PyTorch

PyTorch project is a Python package that provides GPU accelerated tensor computation and high level functionalities for building deep learning networks. For licensing details, see the PyTorch license doc on GitHub.

In the sections below, we provide guidance on installing PyTorch on Databricks and give an example of running PyTorch programs.

Note

This is not a comprehensive guide to PyTorch. Refer to the PyTorch website.

Install PyTorch

Databricks Runtime for ML

PyTorch is included in Databricks Runtime 5.1 ML Beta and above. You can create a cluster using Databricks Runtime ML and start using PyTorch. See Databricks Runtime for Machine Learning.

Databricks Runtime

We recommend using the PyTorch included on Databricks Runtime for ML. However, if you must use Databricks Runtime, PyTorch can be installed as a Databricks PyPI library.
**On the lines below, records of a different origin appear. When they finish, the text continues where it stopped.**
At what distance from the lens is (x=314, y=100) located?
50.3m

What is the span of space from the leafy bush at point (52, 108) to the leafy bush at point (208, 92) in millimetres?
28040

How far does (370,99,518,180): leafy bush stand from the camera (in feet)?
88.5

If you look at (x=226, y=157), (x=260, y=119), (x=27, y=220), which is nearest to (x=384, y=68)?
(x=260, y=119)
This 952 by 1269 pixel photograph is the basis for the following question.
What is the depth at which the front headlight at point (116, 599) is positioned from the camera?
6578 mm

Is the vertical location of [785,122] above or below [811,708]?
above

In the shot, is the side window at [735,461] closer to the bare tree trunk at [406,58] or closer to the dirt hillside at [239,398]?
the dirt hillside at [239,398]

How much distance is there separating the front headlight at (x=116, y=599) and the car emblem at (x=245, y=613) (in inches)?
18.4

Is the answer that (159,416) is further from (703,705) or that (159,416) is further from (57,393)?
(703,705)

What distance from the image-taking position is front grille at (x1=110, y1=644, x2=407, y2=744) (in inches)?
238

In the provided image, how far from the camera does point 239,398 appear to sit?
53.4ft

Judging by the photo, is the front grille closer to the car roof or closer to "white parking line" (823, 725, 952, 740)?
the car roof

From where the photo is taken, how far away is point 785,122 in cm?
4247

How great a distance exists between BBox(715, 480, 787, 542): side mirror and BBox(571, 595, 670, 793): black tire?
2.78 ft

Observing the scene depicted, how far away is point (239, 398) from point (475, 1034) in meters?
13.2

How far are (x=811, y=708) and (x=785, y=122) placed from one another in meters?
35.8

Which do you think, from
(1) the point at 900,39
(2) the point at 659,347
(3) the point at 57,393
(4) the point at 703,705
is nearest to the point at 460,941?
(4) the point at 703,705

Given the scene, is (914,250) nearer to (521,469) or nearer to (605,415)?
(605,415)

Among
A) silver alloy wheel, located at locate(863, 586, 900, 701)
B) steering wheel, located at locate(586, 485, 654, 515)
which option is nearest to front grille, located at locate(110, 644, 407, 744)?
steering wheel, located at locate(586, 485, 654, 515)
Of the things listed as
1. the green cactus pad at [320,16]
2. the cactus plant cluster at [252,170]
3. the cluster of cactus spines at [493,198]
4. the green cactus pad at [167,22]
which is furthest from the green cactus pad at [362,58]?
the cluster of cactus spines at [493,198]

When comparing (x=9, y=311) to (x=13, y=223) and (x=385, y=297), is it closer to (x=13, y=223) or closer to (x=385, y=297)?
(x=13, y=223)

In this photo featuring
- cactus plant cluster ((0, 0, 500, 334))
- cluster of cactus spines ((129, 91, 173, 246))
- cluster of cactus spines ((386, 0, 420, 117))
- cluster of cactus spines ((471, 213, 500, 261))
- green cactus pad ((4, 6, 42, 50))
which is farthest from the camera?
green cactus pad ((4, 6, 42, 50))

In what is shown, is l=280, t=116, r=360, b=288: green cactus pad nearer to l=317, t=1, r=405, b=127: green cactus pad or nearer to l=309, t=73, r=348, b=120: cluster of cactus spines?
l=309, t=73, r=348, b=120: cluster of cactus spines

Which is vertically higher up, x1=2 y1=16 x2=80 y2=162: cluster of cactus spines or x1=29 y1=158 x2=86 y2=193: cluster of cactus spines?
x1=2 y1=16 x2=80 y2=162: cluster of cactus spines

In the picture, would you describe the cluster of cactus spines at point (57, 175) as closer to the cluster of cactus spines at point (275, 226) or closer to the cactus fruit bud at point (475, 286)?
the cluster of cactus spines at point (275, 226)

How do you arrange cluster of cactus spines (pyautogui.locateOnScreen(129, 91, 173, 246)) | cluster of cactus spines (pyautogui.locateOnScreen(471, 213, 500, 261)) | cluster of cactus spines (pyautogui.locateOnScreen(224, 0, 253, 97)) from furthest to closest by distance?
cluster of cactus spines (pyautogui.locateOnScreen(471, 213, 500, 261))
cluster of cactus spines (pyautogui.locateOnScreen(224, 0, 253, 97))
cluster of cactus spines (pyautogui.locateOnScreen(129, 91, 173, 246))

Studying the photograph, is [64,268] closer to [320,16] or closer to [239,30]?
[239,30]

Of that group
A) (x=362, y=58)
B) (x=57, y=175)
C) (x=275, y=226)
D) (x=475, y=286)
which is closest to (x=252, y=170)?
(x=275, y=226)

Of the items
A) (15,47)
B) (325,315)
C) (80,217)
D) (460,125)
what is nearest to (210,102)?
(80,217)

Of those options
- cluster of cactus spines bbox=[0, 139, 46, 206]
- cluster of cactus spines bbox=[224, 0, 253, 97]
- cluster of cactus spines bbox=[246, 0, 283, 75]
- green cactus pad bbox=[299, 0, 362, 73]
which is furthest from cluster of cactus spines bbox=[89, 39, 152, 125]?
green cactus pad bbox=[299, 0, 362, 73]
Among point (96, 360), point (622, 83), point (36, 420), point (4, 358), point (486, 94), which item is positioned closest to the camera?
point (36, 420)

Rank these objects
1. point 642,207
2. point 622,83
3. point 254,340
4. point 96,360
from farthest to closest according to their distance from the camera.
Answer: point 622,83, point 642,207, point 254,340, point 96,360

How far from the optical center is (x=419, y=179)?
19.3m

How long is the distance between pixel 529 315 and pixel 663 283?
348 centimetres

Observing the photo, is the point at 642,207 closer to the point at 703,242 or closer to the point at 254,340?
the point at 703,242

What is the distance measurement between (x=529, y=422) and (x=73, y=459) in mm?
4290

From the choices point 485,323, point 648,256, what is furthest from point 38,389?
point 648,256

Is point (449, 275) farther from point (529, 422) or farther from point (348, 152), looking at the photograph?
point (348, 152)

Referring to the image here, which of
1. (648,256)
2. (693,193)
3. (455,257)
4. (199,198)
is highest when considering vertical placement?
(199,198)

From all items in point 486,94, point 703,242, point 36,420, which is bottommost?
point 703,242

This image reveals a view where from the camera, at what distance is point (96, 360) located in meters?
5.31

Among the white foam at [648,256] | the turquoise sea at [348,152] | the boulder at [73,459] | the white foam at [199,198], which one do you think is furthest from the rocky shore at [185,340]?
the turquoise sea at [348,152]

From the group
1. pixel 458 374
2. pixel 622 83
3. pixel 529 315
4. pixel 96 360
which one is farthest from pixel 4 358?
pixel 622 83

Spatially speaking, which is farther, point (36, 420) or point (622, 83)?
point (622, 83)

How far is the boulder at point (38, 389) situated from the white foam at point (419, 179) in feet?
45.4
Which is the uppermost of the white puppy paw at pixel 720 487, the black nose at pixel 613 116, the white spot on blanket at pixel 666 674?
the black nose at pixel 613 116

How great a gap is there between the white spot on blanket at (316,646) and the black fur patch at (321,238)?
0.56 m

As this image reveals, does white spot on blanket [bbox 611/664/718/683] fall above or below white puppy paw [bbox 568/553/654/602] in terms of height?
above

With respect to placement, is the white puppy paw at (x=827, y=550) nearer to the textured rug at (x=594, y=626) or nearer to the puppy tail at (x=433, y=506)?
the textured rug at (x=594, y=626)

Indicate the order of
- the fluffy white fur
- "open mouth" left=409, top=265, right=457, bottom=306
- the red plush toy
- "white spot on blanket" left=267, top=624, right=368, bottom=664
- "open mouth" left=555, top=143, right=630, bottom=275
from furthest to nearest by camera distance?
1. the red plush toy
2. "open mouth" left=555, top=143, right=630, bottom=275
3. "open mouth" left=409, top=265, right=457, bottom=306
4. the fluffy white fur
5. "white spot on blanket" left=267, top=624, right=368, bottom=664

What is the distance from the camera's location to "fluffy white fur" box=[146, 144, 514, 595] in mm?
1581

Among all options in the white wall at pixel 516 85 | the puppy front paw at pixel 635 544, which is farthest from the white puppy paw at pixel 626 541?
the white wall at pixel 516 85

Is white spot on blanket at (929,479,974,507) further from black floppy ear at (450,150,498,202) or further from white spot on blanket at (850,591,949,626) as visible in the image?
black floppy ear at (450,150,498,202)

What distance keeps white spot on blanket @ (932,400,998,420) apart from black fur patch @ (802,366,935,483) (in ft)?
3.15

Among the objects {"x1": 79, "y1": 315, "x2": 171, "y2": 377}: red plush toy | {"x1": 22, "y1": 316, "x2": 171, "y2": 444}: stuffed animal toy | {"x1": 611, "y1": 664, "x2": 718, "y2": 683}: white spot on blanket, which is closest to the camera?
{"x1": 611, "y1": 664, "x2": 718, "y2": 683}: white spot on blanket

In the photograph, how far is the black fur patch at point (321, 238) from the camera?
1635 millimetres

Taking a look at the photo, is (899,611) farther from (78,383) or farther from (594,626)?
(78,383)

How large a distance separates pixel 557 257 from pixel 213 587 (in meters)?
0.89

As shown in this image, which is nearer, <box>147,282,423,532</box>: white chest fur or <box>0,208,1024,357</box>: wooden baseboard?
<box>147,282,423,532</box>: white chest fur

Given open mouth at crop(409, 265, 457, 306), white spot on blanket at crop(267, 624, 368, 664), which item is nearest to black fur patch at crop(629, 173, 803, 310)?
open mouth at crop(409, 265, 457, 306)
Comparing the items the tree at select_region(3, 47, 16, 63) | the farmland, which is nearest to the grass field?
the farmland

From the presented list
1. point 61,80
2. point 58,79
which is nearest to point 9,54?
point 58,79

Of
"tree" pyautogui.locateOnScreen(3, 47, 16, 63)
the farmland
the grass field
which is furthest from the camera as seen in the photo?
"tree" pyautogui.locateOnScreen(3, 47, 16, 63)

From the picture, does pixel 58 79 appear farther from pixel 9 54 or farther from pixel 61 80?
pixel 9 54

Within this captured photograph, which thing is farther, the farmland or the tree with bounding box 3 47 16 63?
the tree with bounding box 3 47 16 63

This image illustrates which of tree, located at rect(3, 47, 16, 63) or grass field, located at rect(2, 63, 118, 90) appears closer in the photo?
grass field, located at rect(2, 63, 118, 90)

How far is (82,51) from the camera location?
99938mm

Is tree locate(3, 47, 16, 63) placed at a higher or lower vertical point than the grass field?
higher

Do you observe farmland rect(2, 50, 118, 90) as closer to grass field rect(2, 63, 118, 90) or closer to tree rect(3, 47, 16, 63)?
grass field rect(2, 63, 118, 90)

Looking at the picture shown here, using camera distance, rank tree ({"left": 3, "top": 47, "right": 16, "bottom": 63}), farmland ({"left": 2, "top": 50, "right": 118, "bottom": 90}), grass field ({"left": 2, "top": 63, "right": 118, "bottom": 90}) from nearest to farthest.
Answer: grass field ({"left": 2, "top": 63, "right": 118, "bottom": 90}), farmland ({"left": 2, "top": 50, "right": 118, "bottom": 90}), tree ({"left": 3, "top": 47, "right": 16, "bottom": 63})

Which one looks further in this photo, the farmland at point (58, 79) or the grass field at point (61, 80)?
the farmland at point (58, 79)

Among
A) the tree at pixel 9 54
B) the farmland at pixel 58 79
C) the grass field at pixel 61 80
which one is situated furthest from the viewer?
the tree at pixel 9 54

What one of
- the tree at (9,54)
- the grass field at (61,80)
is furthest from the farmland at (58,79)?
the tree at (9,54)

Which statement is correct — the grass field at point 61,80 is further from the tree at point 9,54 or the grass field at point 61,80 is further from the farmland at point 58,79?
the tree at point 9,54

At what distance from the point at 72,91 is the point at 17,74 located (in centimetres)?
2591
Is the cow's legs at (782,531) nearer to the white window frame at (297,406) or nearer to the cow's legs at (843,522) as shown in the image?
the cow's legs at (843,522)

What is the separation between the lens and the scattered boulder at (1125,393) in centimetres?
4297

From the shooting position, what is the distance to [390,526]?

We show how to install PyTorch 1.1.0 below:

  • On GPU clusters, install pytorch and torchvision by specifying the following:
    • torch==1.1.0
    • torchvision==0.3.0
  • On CPU clusters, install pytorch and torchvision by using the wheel files below:
    • Python 3:
      • https://download.pytorch.org/whl/cpu/torch-1.1.0-cp35-cp35m-linux_x86_64.whl
      • https://download.pytorch.org/whl/cpu/torchvision-0.3.0-cp35-cp35m-linux_x86_64.whl
    • Python 2:
      • https://download.pytorch.org/whl/cpu/torch-1.1.0-cp27-cp27mu-linux_x86_64.whl
      • https://download.pytorch.org/whl/cpu/torchvision-0.3.0-cp27-cp27mu-linux_x86_64.whl

Use PyTorch on a single node

To test and migrate single-machine PyTorch workflows, you can start with a driver-only cluster on Databricks by setting the number of workers to zero. Though Apache Spark is not functional under this setting, it is a cost-effective way to run single-machine PyTorch workflows.